Spatial question records
---+---

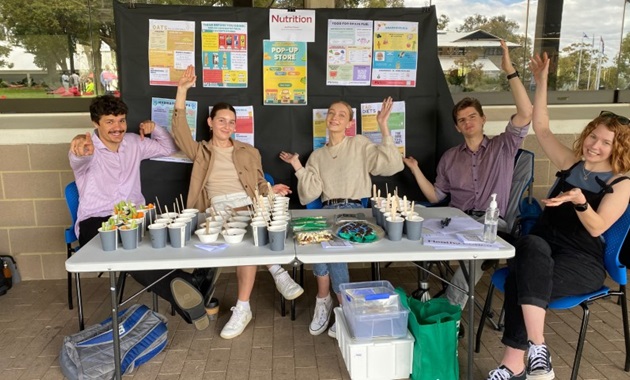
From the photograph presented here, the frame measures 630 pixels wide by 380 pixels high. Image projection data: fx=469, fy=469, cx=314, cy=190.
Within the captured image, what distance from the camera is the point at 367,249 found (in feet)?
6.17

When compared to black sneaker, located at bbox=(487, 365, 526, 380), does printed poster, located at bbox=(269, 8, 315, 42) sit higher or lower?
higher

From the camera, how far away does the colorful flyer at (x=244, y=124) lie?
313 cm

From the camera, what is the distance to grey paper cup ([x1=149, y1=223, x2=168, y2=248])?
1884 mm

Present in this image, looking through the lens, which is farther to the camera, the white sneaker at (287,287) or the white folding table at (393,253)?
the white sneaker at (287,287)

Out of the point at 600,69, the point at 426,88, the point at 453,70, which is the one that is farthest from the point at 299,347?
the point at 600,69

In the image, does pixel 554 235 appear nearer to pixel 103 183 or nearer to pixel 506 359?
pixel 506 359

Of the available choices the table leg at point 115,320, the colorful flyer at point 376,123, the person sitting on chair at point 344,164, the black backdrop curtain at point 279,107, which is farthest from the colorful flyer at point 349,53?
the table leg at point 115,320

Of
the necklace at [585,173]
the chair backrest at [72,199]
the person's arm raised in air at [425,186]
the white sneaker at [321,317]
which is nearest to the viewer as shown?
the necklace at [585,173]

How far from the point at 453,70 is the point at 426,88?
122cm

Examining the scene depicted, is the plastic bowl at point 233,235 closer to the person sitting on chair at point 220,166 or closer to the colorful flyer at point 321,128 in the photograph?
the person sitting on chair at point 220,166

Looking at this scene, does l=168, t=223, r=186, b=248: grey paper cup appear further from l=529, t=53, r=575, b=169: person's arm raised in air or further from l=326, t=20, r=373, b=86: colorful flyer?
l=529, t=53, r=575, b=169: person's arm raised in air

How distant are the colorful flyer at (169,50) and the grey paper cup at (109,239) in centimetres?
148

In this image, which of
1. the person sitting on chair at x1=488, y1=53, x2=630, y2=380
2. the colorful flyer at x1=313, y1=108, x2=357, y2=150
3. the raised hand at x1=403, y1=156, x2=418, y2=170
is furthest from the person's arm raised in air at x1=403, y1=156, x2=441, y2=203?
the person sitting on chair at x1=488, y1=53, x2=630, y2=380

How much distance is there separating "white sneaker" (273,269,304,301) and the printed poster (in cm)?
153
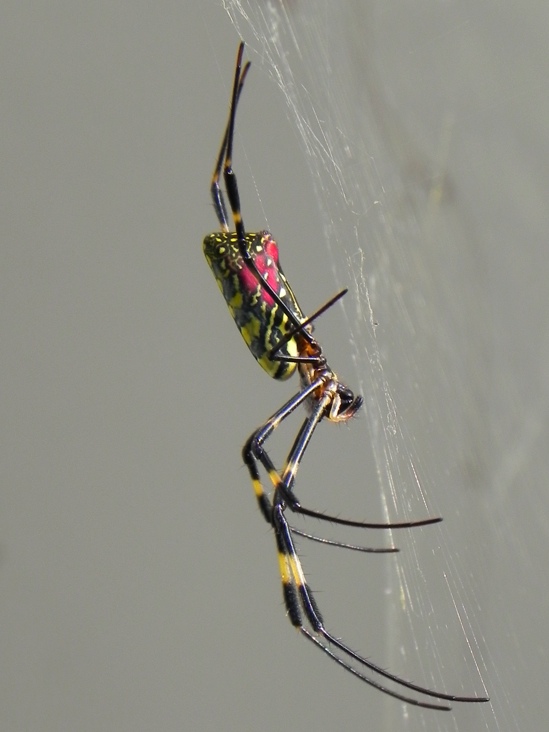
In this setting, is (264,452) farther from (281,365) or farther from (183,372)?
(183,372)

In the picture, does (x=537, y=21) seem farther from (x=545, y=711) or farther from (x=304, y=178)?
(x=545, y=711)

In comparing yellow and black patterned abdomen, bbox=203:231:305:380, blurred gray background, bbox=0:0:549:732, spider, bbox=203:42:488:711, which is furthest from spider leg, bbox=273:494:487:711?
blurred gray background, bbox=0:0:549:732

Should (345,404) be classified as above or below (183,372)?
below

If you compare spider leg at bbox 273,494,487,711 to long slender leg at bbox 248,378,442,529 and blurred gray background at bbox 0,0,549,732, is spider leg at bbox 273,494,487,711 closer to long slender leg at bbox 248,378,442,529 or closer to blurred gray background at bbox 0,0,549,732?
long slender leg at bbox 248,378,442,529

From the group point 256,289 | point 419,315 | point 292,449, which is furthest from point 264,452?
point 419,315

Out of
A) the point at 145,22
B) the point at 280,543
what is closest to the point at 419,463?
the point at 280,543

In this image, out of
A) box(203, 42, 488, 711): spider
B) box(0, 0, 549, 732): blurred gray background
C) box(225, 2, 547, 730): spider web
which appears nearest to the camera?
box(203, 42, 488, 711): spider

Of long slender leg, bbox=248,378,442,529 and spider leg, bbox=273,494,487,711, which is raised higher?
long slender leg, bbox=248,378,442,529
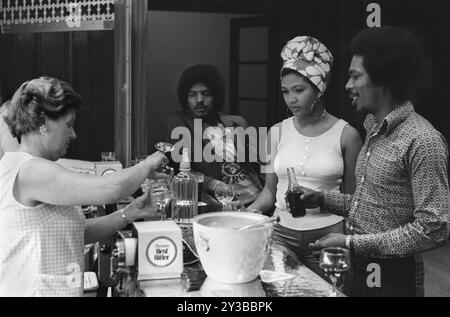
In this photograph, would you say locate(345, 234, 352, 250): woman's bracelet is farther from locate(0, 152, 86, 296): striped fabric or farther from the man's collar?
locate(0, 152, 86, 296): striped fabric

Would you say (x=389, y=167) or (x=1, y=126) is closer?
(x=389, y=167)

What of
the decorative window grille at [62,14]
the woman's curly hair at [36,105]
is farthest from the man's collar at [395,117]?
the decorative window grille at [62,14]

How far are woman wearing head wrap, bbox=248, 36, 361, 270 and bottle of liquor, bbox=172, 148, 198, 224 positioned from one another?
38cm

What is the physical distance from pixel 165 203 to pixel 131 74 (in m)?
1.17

---+---

## THE EXERCISE
Repeat the data exactly in full, omitting its pictures.

## COMPLETE OUTPUT
From the photograph presented here, the frame measures 630 pixels wide by 380 pixels high. Image projection data: fx=469, fy=469, cx=314, cy=190.
Within the captured image, what distance from the camera is the point at 367,249 found (in feet)?
6.17

When compared to black sneaker, located at bbox=(487, 365, 526, 380), does printed poster, located at bbox=(269, 8, 315, 42) sit higher or lower?
higher

From the camera, how far away does the colorful flyer at (x=244, y=124) lie?
313 cm

From the camera, what is the distance to grey paper cup ([x1=149, y1=223, x2=168, y2=248])?
1884 mm

Present in this image, looking through the lens, which is farther to the camera, the white sneaker at (287,287) or the white folding table at (393,253)?
the white sneaker at (287,287)

Out of the point at 600,69, the point at 426,88, the point at 453,70, which is the one that is farthest from the point at 299,347?
the point at 600,69

In the image, does pixel 554 235 appear nearer to pixel 103 183 or nearer to pixel 506 359?
pixel 506 359

Of the available choices the table leg at point 115,320, the colorful flyer at point 376,123, the person sitting on chair at point 344,164, the black backdrop curtain at point 279,107, which is farthest from the colorful flyer at point 349,53?
the table leg at point 115,320

Of
the necklace at [585,173]
the chair backrest at [72,199]
the person's arm raised in air at [425,186]
the white sneaker at [321,317]
which is nearest to the viewer as shown?
the necklace at [585,173]

How far from the point at 453,70 is the point at 426,88?
122cm

Examining the scene depicted, is the plastic bowl at point 233,235 closer to the person sitting on chair at point 220,166 or closer to the colorful flyer at point 321,128 in the photograph?
the person sitting on chair at point 220,166

Looking at this scene, does l=168, t=223, r=186, b=248: grey paper cup appear further from l=529, t=53, r=575, b=169: person's arm raised in air or further from l=326, t=20, r=373, b=86: colorful flyer?
l=529, t=53, r=575, b=169: person's arm raised in air

How distant are the colorful flyer at (169,50) and the grey paper cup at (109,239) in centimetres?
148

In this image, which of
1. the person sitting on chair at x1=488, y1=53, x2=630, y2=380
2. the colorful flyer at x1=313, y1=108, x2=357, y2=150
3. the raised hand at x1=403, y1=156, x2=418, y2=170
is furthest from the person's arm raised in air at x1=403, y1=156, x2=441, y2=203?
the person sitting on chair at x1=488, y1=53, x2=630, y2=380

How much distance is there separating "white sneaker" (273,269,304,301) and the printed poster (in cm)?
153
In this setting, is (264,452) farther from (281,365) or farther from (183,372)?
(183,372)

In the picture, does (x=537, y=21) seem farther from (x=545, y=711) or farther from (x=304, y=178)?
(x=545, y=711)

In comparing yellow and black patterned abdomen, bbox=203:231:305:380, blurred gray background, bbox=0:0:549:732, spider, bbox=203:42:488:711, which is furthest from spider leg, bbox=273:494:487:711?
blurred gray background, bbox=0:0:549:732

Should (345,404) be classified as above or below (183,372)?
below

If you compare spider leg at bbox 273,494,487,711 to long slender leg at bbox 248,378,442,529 and blurred gray background at bbox 0,0,549,732, is spider leg at bbox 273,494,487,711 closer to long slender leg at bbox 248,378,442,529 or closer to blurred gray background at bbox 0,0,549,732?
long slender leg at bbox 248,378,442,529

From the group point 256,289 | point 419,315 | point 292,449, which is furthest from point 264,452?
point 419,315

Out of
A) the point at 145,22
B) the point at 280,543
what is closest to the point at 419,463?
the point at 280,543

In this image, out of
A) box(203, 42, 488, 711): spider
B) box(0, 0, 549, 732): blurred gray background
C) box(225, 2, 547, 730): spider web
which appears nearest to the camera?
box(203, 42, 488, 711): spider

Of long slender leg, bbox=248,378,442,529 and spider leg, bbox=273,494,487,711, which is raised higher?
long slender leg, bbox=248,378,442,529
In this photograph, would you say locate(345, 234, 352, 250): woman's bracelet is farther from locate(0, 152, 86, 296): striped fabric or farther from the man's collar?
locate(0, 152, 86, 296): striped fabric

Would you say (x=389, y=167) or (x=1, y=126) is closer?
(x=389, y=167)

What of
the decorative window grille at [62,14]
the woman's curly hair at [36,105]
is farthest from the man's collar at [395,117]?
the decorative window grille at [62,14]

How far are woman wearing head wrap, bbox=248, 36, 361, 270 and bottle of liquor, bbox=172, 148, 198, 224 positioned from one another?
38cm

What is the physical distance from pixel 165 203 to pixel 131 74 (in m)?
1.17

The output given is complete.